So getting my cards read should have been a lot more helpful considering how into it I am … but I also tend to overthink and overanalyze everything since I’ve been in this competition. I mean, I totally think I could trust myself more, but my work is such a reflection of my mood and emotions and having felt so anxious and overly pensive about this challenge caused a major disconnect between me and my garments.
I’m actually so grateful to have had more than one second chance on this show because I’ve learned more and been more inspired by my failures than my successes. I never thought this competition would be more than just an exhibition of what we already can do, but it has been such an opportunity to learn about myself and discover all the things that can still excite me about this industry that I have barely investigated. This all just confirms what the psychic told me about embracing my youth and loving what I do more and more as I get older. There is so much to learn and explore and being one of the last five makes me want to be in the finale so much because I am so excited to research and develop all the ideas I’ve imagined while I’ve been here.
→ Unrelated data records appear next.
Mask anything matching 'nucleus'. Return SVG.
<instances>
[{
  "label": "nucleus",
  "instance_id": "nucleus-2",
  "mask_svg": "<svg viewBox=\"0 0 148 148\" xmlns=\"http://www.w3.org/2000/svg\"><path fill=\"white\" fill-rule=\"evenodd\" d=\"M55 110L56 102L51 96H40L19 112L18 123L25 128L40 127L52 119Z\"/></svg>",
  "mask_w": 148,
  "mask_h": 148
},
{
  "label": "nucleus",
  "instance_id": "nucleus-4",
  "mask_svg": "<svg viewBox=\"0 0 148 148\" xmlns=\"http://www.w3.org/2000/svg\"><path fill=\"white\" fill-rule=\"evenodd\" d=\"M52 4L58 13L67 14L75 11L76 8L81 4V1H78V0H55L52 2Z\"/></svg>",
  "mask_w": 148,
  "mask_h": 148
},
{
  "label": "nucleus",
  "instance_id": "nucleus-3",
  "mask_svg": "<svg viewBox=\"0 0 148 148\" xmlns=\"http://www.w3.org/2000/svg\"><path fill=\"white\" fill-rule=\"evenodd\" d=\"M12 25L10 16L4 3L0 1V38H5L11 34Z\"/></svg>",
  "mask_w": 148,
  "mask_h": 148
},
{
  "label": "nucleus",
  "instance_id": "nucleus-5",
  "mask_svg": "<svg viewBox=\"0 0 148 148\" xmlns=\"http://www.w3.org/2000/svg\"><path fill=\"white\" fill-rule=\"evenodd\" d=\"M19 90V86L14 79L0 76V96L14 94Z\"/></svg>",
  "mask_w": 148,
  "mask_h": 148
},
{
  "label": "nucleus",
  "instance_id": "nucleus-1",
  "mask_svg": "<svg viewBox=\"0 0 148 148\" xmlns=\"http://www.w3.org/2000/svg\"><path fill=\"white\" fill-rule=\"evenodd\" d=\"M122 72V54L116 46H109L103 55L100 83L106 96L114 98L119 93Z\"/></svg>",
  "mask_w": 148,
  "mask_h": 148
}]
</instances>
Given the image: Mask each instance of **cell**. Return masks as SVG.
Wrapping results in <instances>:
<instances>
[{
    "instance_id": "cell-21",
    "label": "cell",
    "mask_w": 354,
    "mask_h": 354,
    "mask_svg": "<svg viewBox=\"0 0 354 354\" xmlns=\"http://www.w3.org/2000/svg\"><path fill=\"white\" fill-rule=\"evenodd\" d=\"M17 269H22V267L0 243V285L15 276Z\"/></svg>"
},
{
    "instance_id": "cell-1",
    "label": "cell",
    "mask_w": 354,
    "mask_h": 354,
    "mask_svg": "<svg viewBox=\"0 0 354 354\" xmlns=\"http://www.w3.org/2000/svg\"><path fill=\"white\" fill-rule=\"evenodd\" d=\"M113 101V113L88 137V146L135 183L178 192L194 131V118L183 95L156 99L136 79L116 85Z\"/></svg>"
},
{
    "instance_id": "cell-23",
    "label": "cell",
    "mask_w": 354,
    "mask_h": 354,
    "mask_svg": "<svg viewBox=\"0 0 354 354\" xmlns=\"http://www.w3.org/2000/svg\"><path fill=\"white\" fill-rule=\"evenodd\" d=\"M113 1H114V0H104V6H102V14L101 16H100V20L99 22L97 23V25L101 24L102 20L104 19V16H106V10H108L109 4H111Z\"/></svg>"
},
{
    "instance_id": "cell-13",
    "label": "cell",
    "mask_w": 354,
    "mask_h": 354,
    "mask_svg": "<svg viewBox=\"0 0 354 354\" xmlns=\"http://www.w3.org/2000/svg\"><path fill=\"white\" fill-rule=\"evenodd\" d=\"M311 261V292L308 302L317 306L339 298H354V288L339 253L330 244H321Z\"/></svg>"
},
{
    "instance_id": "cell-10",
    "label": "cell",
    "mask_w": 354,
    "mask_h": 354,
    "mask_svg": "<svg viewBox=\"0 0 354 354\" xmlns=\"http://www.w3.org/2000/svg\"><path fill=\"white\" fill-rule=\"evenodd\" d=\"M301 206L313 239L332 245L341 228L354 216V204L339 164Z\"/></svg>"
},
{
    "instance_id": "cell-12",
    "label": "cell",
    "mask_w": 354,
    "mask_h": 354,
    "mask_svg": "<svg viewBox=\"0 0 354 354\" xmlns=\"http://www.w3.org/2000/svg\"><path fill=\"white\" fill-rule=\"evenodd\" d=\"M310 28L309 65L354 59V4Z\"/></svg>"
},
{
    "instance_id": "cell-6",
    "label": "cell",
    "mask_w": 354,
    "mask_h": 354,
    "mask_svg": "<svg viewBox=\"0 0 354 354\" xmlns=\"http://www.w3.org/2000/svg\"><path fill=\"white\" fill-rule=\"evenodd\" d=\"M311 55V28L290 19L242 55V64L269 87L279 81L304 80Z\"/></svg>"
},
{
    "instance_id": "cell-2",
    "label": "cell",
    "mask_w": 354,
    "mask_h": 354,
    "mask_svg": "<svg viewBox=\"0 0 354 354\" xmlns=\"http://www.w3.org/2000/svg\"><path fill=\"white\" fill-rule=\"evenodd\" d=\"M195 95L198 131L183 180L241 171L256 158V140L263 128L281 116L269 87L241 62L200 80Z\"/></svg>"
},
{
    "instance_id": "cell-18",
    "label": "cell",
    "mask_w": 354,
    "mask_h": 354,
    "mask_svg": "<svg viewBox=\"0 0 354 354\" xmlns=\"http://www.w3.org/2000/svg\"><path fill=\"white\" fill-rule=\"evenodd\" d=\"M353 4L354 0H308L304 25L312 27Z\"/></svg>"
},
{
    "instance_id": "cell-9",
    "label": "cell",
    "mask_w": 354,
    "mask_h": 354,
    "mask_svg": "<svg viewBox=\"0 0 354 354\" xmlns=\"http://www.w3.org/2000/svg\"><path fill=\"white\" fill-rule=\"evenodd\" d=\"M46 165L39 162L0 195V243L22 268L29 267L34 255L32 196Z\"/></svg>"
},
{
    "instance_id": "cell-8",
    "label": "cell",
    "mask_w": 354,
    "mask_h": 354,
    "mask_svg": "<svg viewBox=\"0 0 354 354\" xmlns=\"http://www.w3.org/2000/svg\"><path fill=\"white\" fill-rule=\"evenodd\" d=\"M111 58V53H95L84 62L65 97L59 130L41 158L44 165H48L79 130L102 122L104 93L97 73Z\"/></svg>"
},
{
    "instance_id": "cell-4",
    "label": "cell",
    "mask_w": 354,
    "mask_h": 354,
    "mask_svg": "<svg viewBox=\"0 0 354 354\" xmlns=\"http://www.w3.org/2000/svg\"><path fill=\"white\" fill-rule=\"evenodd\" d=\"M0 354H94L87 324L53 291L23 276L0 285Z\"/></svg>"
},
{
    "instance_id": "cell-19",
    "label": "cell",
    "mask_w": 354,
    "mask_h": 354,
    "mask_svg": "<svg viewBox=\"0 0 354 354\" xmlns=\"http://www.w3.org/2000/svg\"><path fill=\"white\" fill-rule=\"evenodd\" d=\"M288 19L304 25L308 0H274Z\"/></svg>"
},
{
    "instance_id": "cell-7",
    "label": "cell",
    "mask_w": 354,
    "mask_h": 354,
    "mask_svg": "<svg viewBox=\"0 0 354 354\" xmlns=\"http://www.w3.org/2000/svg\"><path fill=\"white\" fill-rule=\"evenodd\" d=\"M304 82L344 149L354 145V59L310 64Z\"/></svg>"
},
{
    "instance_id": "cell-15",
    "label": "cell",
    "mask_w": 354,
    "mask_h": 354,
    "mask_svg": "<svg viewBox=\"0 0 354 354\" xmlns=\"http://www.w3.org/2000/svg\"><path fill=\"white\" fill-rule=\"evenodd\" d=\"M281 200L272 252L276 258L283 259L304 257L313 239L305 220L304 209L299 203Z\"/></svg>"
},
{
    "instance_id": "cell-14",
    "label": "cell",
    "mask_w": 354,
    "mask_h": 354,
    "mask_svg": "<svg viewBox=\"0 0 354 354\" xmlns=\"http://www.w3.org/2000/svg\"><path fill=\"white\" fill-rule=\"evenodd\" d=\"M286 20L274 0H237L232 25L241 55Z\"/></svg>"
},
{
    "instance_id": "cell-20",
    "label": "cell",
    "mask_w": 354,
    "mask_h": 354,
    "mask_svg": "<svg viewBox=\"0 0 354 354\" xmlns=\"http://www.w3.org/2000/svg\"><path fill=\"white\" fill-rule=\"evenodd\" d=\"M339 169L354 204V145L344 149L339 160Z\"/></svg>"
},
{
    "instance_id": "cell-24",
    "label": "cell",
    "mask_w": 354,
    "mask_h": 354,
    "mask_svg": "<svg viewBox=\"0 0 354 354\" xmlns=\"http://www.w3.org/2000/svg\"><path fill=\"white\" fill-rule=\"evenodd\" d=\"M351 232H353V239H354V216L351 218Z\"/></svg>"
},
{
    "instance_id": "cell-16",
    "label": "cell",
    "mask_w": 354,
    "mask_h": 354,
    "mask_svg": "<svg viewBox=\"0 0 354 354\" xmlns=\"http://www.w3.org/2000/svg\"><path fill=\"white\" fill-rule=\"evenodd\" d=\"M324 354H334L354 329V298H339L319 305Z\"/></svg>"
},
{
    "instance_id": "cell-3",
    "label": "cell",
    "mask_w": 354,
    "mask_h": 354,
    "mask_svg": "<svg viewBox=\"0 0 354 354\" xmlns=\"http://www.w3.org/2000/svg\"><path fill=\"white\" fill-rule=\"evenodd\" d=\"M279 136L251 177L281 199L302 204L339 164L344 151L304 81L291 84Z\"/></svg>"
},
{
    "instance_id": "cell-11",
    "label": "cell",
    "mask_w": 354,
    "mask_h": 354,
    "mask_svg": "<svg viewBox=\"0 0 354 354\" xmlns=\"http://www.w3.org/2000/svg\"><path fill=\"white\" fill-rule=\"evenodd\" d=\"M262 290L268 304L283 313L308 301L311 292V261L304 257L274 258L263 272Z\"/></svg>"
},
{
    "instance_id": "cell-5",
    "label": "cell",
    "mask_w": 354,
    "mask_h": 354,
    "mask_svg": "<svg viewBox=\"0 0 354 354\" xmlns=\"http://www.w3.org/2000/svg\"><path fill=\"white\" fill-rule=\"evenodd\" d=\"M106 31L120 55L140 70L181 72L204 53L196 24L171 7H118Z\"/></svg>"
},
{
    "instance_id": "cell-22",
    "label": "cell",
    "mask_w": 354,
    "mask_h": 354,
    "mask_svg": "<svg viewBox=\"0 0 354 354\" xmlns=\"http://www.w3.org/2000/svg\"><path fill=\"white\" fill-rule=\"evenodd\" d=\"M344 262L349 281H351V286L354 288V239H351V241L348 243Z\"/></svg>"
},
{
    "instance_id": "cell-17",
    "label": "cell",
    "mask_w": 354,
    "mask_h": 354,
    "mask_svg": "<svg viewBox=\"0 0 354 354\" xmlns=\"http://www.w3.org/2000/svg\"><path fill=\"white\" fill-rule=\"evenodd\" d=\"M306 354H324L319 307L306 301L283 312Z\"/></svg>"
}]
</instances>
I know my outfit wasn’t successful, but having the judges address me gives me some confidence that they believe in me as a designer and expected better because they know I am a good designer. And I know I am too and I have a good eye. I just have to remember what I love so much about this industry and enjoy this last challenge so that I can have the chance to show everything I can do in my collection in the finals.
Anyway, now that Merlin’s gone I really feel like the judges are right — no one is safe. It could be anyone to go or anyone unexpected they would want to see in the finals. I just have to keep my head up and do what I love.